### SOURCE PASSAGE
======

Singaporean named new Anglican Archbishop for South-east Asia , Latest Singapore News - The New Paper

Singaporean named new Anglican Archbishop for South-east Asia

In a hallowed ceremony steeped in tradition, the Anglican Bishop of Singapore, Dr Titus Chung, was installed as the new Archbishop of the Province of the Anglican Church in South East Asia on Jan 23 at St Andrew’s Cathedral.

He succeeds Datuk Melter Jiki Tais, who is Bishop of Sabah and assumed the post of archbishop in 2020.

Dr Chung, 59, now leads about 30,000 Anglicans in the diocese of Singapore, as well as 16,600 Anglicans through mission works in other Asian countries. He also oversees the dioceses of West Malaysia, Kuching and Sabah. He is the third Singaporean to have taken on the role since the province was formed in 1996.

A province is an autonomous group of Anglican churches, created when churches in a region are established enough to look after their own affairs.

======

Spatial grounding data
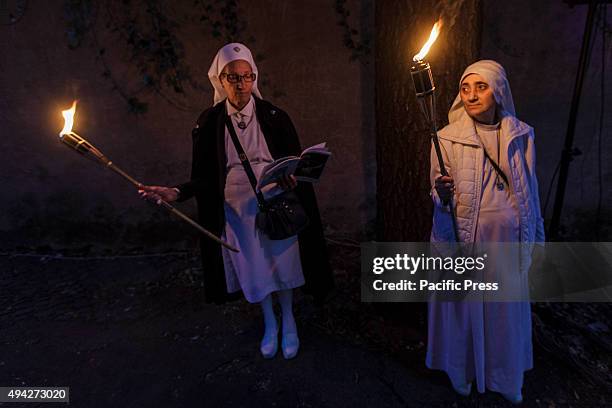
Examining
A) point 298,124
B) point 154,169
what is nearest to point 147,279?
point 154,169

======

### TASK 1
Translate this sentence from the news article into French: "A province is an autonomous group of Anglican churches, created when churches in a region are established enough to look after their own affairs."
### TASK 2
Reproduce the news article starting at "In a hallowed" and ending at "archbishop in 2020.", substituting "January 23" for "Jan 23".
The spatial grounding data plays no part in what comes next.

### WORKED SOLUTION 1
Une province est un groupe autonome d'Églises anglicanes, créé lorsque les Églises d'une région sont suffisamment établies pour gérer leurs propres affaires.

### WORKED SOLUTION 2
In a hallowed ceremony steeped in tradition, the Anglican Bishop of Singapore, Dr Titus Chung, was installed as the new Archbishop of the Province of the Anglican Church in South East Asia on January 23 at St Andrew’s Cathedral.

He succeeds Datuk Melter Jiki Tais, who is Bishop of Sabah and assumed the post of archbishop in 2020.